— Task brief —
Scan the records and identify every line in which the string "Water" occurs, then return those lines.

— Source material —
┏━━

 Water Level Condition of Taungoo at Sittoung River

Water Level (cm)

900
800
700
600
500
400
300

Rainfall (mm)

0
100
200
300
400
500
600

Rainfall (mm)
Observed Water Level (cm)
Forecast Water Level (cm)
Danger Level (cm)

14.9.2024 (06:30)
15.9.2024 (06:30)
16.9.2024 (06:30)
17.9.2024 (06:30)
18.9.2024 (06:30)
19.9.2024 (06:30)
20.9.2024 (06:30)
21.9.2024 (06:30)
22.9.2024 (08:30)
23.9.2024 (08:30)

┗━━

— Response area —
 Water Level Condition of Taungoo at Sittoung River
Water Level (cm)
Observed Water Level (cm)
Forecast Water Level (cm)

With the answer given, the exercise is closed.